# [Exercise prompt]
Exclude the pictures and reproduce the remaining data exactly as written.

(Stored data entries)

========================================

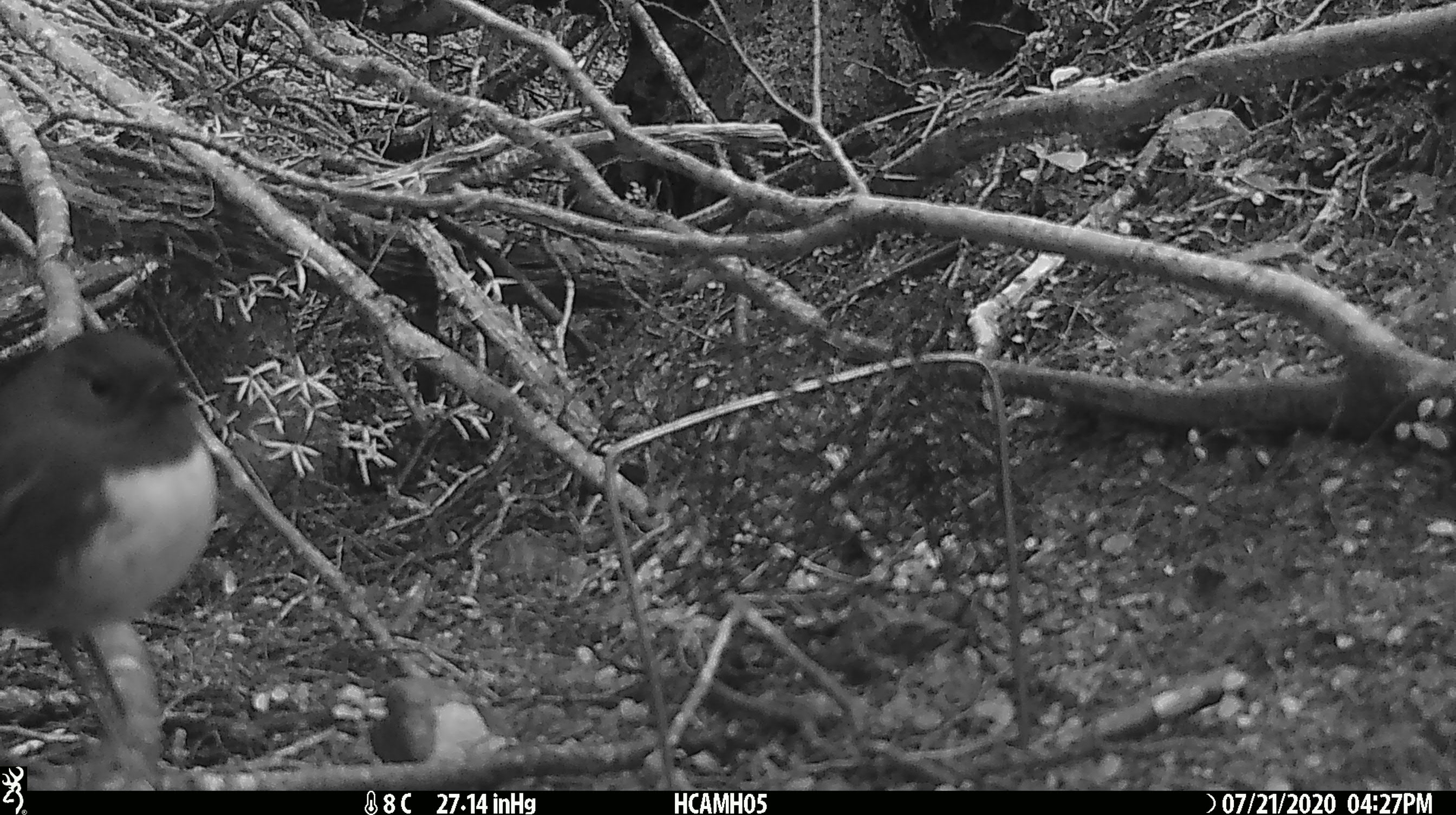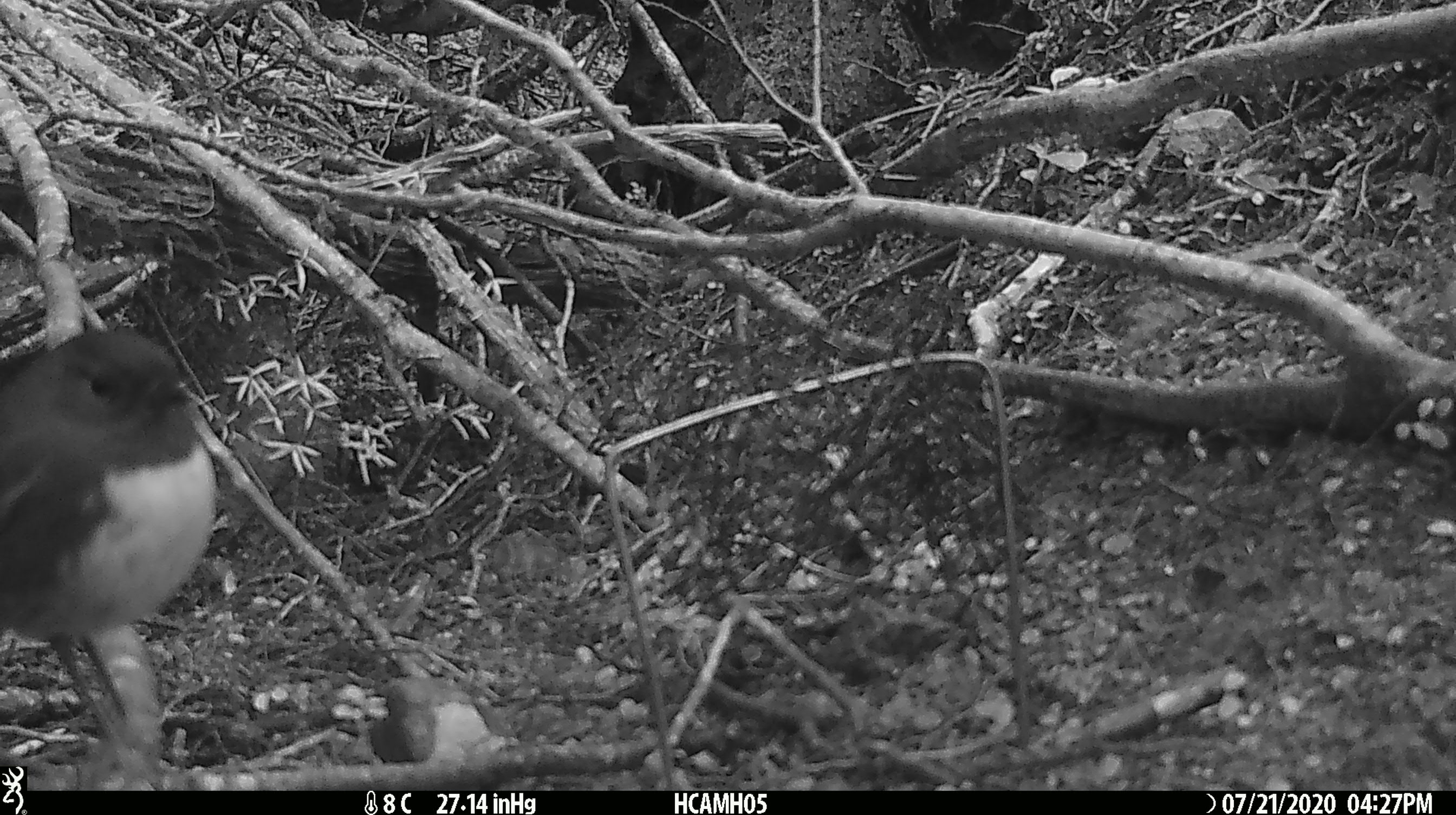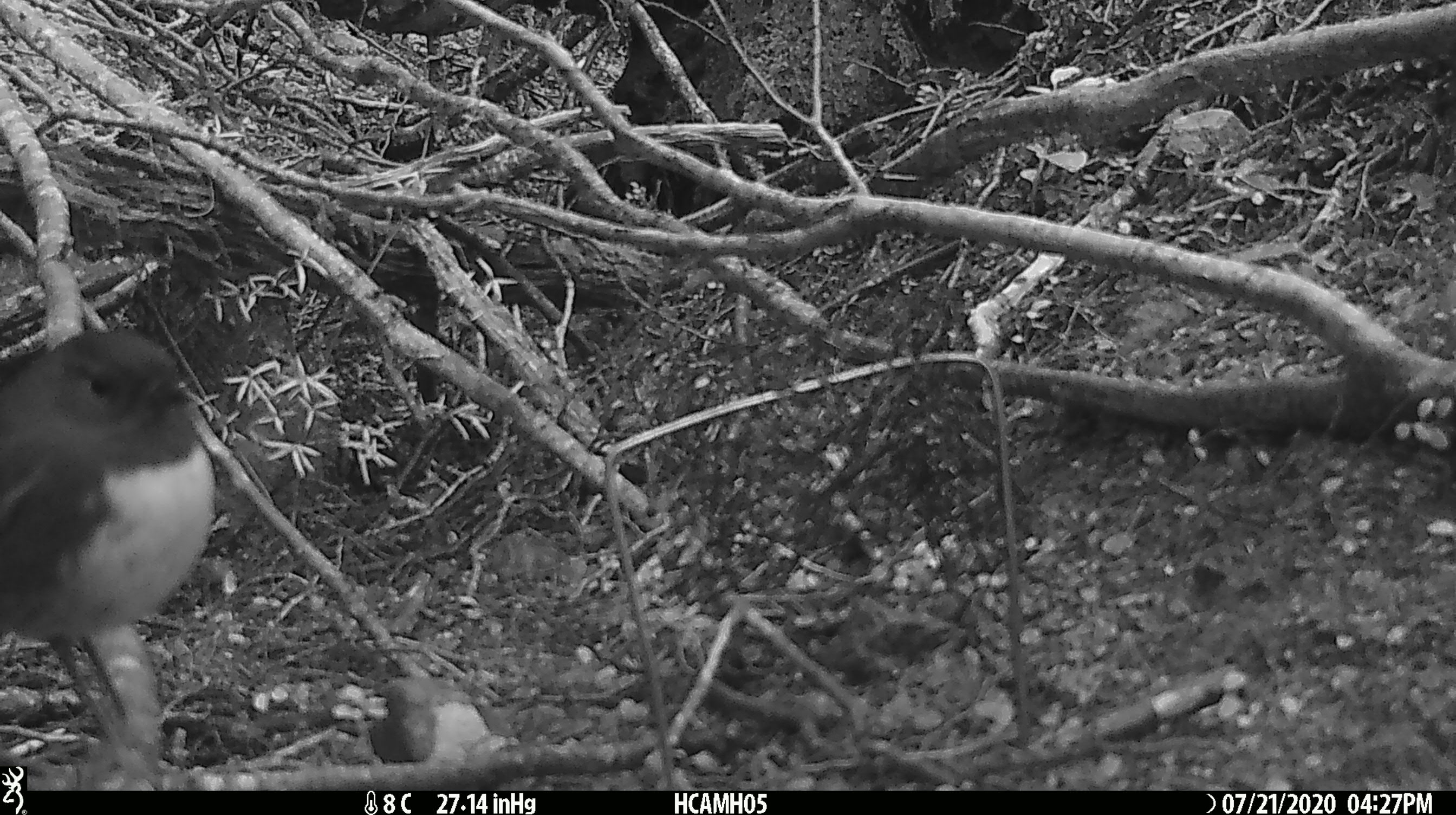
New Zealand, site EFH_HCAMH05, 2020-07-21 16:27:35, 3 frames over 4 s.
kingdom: Animalia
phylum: Chordata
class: Aves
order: Passeriformes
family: Petroicidae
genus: Petroica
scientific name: Petroica australis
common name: new zealand robin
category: robin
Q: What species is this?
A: Robin (new zealand robin) (Petroica australis).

========================================

# [Written solution]
New Zealand, site EFH_HCAMH05, 2020-07-21 16:27:35, 3 frames over 4 s.
kingdom: Animalia
phylum: Chordata
class: Aves
order: Passeriformes
family: Petroicidae
genus: Petroica
scientific name: Petroica australis
common name: new zealand robin
category: robin
Q: What species is this?
A: Robin (new zealand robin) (Petroica australis).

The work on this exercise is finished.